-- Work to be completed --
This exercise calls for the line with "1.3.3 Brukernes valgmuligheter", the line with "Samtlige operatører ble", and all lines between them in the material below, output exactly and with no other lines.

-- Entries provided --

----------------------------------------

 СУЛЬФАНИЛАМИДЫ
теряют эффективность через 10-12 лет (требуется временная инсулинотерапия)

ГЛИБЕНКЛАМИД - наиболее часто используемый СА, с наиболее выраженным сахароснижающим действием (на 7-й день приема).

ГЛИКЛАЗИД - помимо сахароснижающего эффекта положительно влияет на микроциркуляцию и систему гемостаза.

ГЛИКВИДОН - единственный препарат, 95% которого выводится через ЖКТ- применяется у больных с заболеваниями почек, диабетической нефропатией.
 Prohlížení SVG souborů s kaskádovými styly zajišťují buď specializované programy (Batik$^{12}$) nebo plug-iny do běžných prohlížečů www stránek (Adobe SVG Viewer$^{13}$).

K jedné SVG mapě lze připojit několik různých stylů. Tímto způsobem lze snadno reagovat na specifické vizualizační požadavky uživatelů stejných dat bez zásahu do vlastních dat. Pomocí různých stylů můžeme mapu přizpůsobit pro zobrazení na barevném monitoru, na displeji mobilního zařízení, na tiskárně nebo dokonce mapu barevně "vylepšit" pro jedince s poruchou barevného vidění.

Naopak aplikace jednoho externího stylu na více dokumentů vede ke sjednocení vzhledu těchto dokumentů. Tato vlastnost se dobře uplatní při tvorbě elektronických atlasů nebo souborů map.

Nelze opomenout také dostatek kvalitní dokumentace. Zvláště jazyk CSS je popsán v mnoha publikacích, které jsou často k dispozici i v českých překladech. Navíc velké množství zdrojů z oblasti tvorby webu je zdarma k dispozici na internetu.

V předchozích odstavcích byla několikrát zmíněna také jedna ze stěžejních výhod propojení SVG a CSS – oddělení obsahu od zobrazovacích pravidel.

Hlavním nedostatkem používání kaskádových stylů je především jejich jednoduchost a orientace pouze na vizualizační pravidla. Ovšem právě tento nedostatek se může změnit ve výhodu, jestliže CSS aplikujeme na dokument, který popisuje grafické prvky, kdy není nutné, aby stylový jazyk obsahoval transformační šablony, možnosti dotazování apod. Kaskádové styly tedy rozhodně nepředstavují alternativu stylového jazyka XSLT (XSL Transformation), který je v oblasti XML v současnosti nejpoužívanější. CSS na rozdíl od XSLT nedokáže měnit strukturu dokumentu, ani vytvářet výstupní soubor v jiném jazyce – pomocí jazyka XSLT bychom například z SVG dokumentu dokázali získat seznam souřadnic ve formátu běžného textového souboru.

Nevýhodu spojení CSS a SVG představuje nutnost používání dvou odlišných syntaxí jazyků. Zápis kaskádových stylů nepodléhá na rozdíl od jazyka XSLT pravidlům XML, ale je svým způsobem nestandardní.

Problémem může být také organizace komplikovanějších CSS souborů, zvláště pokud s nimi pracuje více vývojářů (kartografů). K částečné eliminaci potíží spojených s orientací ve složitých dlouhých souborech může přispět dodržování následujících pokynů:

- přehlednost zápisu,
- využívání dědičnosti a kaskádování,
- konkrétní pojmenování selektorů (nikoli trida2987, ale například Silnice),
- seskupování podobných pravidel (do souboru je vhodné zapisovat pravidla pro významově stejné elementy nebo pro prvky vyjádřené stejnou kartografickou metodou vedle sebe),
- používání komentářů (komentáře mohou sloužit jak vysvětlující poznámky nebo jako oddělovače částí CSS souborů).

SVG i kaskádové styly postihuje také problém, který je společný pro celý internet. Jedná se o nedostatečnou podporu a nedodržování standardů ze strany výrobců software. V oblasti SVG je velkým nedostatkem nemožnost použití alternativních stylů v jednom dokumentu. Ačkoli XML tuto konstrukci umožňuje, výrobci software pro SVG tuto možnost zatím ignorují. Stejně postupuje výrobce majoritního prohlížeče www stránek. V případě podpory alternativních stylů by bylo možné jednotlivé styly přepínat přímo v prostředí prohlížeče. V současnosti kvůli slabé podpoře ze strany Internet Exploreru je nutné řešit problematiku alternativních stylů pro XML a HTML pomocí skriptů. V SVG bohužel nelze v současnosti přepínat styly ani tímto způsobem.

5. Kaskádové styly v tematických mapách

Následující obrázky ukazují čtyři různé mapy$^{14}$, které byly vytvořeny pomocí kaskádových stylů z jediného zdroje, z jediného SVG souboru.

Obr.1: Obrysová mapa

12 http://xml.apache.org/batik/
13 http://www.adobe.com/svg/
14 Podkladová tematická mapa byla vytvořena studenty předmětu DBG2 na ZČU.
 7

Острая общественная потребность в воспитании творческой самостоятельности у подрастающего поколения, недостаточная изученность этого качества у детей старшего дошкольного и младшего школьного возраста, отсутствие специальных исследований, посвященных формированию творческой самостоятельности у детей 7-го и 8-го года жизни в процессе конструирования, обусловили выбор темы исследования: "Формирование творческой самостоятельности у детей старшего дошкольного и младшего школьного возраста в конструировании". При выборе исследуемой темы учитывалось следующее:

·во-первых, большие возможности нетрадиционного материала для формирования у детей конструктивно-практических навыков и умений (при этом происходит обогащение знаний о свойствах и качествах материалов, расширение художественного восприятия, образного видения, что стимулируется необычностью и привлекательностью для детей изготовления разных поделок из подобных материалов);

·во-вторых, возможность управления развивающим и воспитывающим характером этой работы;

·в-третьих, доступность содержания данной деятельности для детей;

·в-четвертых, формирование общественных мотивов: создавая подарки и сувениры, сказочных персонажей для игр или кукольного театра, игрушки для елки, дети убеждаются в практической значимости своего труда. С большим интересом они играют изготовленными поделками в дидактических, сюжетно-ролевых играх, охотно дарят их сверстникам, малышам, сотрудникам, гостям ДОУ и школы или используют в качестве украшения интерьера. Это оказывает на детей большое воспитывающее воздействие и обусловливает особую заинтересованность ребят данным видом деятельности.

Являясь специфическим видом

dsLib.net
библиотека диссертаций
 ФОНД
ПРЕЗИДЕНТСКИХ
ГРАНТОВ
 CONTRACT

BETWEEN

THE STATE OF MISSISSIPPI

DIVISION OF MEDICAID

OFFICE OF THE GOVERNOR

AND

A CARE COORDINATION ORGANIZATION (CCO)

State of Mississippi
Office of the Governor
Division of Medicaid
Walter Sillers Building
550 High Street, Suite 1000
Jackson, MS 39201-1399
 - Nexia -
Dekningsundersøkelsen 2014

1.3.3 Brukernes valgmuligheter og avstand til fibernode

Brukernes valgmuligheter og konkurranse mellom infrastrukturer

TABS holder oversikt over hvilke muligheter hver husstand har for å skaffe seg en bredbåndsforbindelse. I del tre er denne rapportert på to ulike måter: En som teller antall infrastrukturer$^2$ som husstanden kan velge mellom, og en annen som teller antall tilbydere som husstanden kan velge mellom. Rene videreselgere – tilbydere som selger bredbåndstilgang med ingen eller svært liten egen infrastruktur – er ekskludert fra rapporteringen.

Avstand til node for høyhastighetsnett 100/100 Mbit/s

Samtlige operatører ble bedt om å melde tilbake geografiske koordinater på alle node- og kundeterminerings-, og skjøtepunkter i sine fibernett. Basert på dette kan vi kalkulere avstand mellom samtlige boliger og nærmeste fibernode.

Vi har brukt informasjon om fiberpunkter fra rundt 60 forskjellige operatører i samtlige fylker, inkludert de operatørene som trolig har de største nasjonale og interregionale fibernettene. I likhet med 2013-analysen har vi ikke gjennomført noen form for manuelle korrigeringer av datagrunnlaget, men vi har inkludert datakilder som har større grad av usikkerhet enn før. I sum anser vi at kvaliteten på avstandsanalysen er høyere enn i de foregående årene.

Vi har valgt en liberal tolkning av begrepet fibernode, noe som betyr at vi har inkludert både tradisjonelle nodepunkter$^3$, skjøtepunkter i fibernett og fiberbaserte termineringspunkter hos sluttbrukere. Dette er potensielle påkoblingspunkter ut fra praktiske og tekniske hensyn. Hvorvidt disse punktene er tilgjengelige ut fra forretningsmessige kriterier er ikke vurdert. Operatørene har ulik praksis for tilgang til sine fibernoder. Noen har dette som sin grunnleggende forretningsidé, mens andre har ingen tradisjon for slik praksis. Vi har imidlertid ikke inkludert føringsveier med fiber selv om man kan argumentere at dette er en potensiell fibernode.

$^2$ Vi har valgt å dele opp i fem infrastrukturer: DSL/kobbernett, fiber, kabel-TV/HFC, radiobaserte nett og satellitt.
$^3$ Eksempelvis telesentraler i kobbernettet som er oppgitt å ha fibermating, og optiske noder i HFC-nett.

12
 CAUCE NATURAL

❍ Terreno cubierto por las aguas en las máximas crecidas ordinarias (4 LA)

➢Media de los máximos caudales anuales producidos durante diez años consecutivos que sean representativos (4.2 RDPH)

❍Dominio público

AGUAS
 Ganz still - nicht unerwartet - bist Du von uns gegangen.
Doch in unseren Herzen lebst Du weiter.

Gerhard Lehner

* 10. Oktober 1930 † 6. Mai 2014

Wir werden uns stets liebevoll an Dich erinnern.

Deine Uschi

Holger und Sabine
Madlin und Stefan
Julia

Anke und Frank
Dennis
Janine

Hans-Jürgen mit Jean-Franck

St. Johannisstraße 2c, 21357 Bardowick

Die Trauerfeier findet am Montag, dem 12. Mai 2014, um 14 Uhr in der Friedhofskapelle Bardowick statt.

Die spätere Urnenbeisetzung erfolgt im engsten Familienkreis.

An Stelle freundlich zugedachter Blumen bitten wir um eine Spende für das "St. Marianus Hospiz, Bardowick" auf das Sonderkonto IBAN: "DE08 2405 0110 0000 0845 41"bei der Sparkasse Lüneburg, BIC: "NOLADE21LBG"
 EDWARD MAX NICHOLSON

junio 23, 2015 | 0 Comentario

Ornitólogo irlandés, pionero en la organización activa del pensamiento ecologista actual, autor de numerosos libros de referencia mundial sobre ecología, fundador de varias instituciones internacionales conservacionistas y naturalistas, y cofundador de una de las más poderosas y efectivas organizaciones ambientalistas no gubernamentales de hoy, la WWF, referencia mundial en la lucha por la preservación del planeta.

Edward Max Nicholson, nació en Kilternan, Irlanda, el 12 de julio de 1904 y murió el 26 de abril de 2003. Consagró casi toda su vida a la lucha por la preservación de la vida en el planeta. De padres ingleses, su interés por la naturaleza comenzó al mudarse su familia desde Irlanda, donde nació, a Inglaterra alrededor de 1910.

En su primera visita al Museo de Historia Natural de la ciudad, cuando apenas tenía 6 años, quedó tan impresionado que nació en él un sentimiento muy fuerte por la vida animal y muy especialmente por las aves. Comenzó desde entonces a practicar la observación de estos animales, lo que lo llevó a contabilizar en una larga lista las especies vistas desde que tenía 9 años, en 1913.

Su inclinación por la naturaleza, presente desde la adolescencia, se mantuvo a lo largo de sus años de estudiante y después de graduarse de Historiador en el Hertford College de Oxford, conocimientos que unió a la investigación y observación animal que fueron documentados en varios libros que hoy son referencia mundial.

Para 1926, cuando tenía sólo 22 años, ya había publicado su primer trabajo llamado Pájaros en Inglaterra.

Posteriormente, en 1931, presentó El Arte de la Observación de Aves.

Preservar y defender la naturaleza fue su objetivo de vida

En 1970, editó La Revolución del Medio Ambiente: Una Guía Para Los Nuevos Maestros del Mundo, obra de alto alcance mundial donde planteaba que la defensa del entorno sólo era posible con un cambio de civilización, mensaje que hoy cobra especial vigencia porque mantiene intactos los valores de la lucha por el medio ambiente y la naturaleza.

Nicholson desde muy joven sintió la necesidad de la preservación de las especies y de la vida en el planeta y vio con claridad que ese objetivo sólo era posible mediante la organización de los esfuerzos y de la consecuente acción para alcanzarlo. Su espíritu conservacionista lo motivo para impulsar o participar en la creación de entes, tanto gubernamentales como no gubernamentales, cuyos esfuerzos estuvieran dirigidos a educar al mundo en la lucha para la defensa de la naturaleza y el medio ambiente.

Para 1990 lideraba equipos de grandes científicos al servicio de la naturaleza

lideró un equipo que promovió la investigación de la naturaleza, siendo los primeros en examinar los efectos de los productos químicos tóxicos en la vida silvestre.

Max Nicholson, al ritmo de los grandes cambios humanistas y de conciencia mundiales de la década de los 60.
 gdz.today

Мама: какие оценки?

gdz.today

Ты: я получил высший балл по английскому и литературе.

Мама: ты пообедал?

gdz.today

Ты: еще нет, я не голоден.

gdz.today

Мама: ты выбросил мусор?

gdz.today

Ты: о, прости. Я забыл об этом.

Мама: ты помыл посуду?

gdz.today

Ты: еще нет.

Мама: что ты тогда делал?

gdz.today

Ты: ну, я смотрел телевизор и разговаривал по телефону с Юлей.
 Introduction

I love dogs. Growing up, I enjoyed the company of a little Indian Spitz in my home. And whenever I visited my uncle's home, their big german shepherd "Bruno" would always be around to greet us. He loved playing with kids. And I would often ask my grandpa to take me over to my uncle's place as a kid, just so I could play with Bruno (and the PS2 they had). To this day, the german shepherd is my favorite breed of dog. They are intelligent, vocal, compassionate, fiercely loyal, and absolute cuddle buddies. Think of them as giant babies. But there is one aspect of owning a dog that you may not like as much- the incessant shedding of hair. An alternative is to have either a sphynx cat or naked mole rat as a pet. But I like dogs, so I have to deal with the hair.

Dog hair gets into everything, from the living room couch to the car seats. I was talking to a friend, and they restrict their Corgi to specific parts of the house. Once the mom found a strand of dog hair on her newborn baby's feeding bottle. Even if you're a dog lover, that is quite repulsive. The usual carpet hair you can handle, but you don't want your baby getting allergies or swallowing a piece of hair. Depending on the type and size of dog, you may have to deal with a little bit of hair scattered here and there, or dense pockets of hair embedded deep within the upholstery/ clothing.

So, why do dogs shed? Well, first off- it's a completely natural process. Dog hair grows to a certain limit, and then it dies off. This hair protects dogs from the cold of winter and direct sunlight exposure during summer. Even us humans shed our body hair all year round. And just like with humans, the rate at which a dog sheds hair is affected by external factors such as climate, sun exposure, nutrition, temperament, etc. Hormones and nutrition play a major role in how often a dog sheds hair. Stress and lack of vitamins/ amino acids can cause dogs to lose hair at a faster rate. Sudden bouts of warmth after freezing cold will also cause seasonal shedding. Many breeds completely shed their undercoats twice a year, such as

----------------------------------------

-- Written solution --
1.3.3 Brukernes valgmuligheter og avstand til fibernode

Brukernes valgmuligheter og konkurranse mellom infrastrukturer

TABS holder oversikt over hvilke muligheter hver husstand har for å skaffe seg en bredbåndsforbindelse. I del tre er denne rapportert på to ulike måter: En som teller antall infrastrukturer$^2$ som husstanden kan velge mellom, og en annen som teller antall tilbydere som husstanden kan velge mellom. Rene videreselgere – tilbydere som selger bredbåndstilgang med ingen eller svært liten egen infrastruktur – er ekskludert fra rapporteringen.

Avstand til node for høyhastighetsnett 100/100 Mbit/s

Samtlige operatører ble bedt om å melde tilbake geografiske koordinater på alle node- og kundeterminerings-, og skjøtepunkter i sine fibernett. Basert på dette kan vi kalkulere avstand mellom samtlige boliger og nærmeste fibernode.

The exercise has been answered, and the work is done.